Could you maybe show the numpy code?

Based on what I can see, most of the time is spent inside the log(1+exp(x)) code. Even when removing the branch, there doesn’t seem to be a very large speedup.

I lost 15% runtime by just cleaning up the code, and writing a loop, most of the rest is log and exp which do not appear to be fast. Using a vectorization library should help.

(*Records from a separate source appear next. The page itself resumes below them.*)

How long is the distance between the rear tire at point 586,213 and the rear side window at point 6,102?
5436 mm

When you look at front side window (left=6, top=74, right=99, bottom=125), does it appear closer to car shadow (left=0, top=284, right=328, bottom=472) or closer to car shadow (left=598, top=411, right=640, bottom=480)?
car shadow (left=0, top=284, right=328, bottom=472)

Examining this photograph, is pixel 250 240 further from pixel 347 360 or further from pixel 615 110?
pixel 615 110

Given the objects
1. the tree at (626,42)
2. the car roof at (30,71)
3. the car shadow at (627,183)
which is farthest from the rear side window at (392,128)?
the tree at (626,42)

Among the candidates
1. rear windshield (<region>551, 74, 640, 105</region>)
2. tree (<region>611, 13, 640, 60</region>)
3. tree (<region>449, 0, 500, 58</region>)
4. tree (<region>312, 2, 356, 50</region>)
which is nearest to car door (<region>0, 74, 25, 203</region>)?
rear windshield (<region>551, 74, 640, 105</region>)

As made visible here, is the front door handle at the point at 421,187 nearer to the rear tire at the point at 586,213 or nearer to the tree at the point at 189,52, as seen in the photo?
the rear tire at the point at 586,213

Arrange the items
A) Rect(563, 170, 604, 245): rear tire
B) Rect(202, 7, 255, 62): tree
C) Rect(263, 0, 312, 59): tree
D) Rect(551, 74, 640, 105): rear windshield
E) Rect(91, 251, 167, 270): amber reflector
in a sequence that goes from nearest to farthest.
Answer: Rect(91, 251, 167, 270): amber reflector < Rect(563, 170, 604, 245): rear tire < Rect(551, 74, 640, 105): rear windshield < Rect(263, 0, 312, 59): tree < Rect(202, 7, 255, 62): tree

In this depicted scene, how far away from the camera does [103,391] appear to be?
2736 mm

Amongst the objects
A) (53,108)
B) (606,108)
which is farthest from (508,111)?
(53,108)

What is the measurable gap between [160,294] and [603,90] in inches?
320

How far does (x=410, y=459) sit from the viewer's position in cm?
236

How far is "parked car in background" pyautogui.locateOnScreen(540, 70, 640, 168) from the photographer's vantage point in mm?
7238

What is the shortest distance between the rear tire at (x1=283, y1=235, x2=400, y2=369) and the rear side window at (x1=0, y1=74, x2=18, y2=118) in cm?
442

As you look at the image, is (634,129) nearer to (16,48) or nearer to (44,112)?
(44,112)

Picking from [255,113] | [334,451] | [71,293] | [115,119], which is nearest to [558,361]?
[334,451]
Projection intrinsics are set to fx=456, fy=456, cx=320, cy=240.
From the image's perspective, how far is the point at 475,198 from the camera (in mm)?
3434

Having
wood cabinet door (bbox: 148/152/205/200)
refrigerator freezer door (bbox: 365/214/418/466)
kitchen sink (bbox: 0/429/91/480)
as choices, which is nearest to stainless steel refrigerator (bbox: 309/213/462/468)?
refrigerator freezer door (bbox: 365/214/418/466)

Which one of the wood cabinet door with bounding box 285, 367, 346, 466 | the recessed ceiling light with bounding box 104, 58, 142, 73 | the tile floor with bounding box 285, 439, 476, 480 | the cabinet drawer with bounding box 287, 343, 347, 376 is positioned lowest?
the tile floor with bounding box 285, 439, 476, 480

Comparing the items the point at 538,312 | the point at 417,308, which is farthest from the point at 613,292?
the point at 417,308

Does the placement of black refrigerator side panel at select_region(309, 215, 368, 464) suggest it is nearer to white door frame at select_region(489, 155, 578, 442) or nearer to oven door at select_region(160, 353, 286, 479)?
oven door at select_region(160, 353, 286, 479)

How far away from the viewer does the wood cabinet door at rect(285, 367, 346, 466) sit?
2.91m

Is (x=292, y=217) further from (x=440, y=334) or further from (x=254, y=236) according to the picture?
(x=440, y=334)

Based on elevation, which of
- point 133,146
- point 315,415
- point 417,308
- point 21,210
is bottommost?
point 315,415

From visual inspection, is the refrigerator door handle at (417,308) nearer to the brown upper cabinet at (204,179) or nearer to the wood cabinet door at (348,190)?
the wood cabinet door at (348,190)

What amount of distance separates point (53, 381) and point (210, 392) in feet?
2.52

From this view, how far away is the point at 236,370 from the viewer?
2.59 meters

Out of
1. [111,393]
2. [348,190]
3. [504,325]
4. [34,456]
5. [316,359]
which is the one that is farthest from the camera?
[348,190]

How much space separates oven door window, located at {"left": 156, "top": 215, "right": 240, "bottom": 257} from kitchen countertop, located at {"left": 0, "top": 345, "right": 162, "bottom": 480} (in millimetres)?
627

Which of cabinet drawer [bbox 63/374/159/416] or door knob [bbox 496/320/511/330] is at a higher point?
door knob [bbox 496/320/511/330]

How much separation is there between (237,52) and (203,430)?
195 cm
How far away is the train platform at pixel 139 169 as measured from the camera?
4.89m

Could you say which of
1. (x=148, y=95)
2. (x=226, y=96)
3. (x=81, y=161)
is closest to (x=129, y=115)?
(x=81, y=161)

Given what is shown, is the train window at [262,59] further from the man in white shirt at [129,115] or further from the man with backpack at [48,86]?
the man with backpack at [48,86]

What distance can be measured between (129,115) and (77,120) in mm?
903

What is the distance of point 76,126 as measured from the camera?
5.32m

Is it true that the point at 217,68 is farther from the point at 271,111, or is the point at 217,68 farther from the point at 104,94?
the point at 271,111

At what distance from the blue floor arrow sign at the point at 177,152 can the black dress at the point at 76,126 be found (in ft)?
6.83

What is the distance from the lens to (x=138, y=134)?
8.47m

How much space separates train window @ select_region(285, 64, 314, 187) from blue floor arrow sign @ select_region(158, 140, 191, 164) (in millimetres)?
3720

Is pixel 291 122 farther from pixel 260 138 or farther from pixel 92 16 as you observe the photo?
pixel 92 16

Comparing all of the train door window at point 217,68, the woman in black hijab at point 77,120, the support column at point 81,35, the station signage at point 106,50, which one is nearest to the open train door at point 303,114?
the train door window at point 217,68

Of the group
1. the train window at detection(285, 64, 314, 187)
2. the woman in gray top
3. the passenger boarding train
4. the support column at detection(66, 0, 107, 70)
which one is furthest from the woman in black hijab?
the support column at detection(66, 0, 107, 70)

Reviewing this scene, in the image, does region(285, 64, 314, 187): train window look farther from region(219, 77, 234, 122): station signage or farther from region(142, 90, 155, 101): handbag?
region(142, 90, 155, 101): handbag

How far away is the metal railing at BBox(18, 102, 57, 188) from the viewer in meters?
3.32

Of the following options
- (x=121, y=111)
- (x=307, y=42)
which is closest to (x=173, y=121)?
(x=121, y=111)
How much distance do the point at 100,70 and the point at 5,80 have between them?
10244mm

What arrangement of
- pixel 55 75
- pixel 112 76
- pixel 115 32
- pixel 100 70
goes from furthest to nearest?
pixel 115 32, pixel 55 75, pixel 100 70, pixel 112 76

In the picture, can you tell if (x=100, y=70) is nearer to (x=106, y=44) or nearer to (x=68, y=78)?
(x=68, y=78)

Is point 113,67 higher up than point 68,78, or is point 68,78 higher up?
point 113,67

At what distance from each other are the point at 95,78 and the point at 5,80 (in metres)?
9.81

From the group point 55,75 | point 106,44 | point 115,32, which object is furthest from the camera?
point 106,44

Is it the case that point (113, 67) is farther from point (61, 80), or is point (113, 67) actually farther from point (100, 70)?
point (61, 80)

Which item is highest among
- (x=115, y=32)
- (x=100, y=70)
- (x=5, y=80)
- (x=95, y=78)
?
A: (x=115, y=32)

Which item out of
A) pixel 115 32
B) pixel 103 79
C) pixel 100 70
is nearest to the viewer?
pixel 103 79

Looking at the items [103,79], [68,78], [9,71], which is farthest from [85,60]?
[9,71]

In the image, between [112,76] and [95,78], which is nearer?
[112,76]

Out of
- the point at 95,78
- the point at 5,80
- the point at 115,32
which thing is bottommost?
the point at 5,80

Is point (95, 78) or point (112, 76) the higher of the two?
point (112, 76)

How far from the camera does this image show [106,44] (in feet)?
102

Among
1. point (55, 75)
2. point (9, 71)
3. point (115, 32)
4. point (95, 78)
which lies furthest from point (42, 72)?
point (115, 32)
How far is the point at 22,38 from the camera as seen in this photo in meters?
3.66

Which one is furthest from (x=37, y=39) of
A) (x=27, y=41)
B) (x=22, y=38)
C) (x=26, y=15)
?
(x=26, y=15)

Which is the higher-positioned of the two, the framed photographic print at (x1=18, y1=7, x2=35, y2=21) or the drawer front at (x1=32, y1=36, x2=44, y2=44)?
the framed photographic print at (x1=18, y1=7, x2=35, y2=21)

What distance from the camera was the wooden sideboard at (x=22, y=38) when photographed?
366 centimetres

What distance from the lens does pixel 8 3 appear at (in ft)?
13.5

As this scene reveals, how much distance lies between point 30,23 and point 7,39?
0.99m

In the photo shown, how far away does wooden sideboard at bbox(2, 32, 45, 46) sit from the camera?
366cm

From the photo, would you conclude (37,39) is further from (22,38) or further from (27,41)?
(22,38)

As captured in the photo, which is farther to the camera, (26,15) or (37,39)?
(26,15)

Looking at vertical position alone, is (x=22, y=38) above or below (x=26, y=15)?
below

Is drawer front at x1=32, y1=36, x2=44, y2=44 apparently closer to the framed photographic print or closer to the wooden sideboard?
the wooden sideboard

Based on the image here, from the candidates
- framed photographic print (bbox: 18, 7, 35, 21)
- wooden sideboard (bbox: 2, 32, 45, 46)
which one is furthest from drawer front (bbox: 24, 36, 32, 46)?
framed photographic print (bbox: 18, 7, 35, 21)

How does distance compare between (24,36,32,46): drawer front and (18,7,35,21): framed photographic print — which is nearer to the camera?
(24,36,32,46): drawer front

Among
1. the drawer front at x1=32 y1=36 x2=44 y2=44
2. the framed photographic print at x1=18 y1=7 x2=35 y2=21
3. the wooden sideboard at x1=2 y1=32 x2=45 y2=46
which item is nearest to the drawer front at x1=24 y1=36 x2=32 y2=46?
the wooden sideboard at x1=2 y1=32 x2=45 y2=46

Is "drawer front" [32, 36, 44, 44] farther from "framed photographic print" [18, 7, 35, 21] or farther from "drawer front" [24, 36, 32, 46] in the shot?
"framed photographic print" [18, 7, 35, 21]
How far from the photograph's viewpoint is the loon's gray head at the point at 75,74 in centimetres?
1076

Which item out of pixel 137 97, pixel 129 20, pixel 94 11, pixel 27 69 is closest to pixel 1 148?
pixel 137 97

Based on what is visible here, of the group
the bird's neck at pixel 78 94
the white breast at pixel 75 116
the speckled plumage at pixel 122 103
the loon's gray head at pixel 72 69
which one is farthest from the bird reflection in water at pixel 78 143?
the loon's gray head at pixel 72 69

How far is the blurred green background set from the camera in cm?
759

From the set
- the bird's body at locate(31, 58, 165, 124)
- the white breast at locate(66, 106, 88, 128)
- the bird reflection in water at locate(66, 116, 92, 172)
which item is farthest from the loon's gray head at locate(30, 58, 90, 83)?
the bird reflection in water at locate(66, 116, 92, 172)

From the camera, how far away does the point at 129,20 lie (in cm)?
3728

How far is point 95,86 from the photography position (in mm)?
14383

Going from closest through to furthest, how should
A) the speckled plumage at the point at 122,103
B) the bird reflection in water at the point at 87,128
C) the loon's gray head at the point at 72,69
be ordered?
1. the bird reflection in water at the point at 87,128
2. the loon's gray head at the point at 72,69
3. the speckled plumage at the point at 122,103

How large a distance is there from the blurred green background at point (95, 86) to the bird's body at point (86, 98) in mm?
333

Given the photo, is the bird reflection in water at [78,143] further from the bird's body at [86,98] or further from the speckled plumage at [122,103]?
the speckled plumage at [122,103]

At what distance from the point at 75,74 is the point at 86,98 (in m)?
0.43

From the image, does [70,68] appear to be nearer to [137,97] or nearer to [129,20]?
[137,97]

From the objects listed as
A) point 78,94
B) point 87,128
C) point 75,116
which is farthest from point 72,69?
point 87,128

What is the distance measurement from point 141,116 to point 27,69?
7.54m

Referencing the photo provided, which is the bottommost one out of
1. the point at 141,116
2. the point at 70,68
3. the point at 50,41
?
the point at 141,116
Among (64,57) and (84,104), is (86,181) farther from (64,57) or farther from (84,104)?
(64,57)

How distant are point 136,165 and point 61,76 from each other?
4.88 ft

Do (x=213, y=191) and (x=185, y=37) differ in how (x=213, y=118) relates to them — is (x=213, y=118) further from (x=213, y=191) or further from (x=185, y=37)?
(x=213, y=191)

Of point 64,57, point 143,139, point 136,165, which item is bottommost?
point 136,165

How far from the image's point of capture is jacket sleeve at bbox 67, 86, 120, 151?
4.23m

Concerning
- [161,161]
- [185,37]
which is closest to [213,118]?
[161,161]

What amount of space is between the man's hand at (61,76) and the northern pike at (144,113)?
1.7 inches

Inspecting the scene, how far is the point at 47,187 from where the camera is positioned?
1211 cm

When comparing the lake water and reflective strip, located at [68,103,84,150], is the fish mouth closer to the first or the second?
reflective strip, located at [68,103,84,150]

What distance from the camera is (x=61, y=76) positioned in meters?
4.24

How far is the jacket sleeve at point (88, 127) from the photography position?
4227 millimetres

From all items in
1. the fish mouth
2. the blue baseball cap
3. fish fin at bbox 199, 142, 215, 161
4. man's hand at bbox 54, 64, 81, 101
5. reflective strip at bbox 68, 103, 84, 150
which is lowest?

For example, AppleAccelerate is roughly 5 times as fast for the log/exp part.

Still not as fast as numpy, though.

2 Likes

I recommend MKL.jl which is not limited to any OS (but I am not sure if it builds Julia for VM functions)

Part of MKL that have these functions is Vector Math Library

Edit: Testing on MKL.jl I didn’t gain any speed up, but VML gives 4.4X speed up!

Yeah sorry for the Nsamples thing… I always forget things :frowning:
Regaring the numpy code, I’ll ask my colleague, so far I only have the results of the same kind of calculations.
Regarding the log(1+exp(x)) function, I do not know how to vectorize it in Julia, other than using map(). I tried that and it didn’t give any significant benefit, so that’s why I didn’t include it here.
BTW are you still getting 2ms with 4096 samples? I kee getting about 100ms which is a lot more, on my Xeon intel computer

Architecture:          x86_64
CPU op-mode(s):        32-bit, 64-bit
Byte Order:            Little Endian
CPU(s):                16
On-line CPU(s) list:   0-15
Thread(s) per core:    2
Core(s) per socket:    8
Socket(s):             1
NUMA node(s):          1
Vendor ID:             GenuineIntel
CPU family:            6
Model:                 63
Model name:            Intel(R) Xeon(R) CPU E5-2630 v3 @ 2.40GHz
Stepping:              2
CPU MHz:               1237.593
CPU max MHz:           3300,0000
CPU min MHz:           1200,0000
BogoMIPS:              4808.79
Virtualization:        VT-x
L1d cache:             32K
L1i cache:             32K
L2 cache:              256K
L3 cache:              20480K

So then the conclussion is…? Is the code ok as it is? @DNF you say log/exp dosen’t seem to be fast: is that then a particular feature of Julia?
I mean, I use Julia because I do lots of number crunching which I want/need to be fast (I come from fortran), so maybe these operations have to be improved? I do not know…

Thanks for your help,

Ferran.

Trying VML.jl I get 4.4X speed up compared to broadcasting:

julia>@btime log(1.0 .+ exp(rand(4096)))
 20.200 μs (8 allocations: 128.31 KiB)

julia>@btime log.(1.0 .+ exp.(rand(4096)))
  88.499 μs (4 allocations: 64.16 KiB)

This library is probably what your Python distribution uses by default

You can achieve near 15% speedup without using any packages if you feed the function Log_1_plus_Exp(x) as a first argument to sum, it also cuts the total allocated memory in half. Using xt = transpose(x) is just for clarity, remember that transpose is lazy. BTW, VML.jl isn’t supported in Windows yet.

function Log_Unnorm_Probs_B(x, W, Nh)
    Log_1_plus_Exp(x) = x > 50 ? x : log(1+exp(x))
    b  = view(W,:,1)
    ww = view(W,:,2:Nh+1)
    xt = transpose(x)
    xt*b .+ sum(Log_1_plus_Exp, xt*ww, dims=2)
end

NNv = 300
NNh = 600
Nsamples = 4096
WW  = randn(NNv+1,NNh+1)
xxx = rand([0.0,1.0], NNv+1, Nsamples)
xxx[1,:] .= 1.0

using BenchmarkTools
@btime Log_Unnorm_Probs_B(xxx, WW, NNh)
    71.201 ms (16 allocations: 18.84 MiB)

Edit:

Thanks to @Amin_Yahyaabadi, Crown421/VML.jl now works nice in Windows.

3 Likes

It is supported. The link I sent is the PR that I just reviewed and tested on Windows:

3 Likes

Yes, thanks @Amin_Yahyaabadi, your PR worked in Windows.

You’re welcome. We should mainly thank @crown421 for putting it together.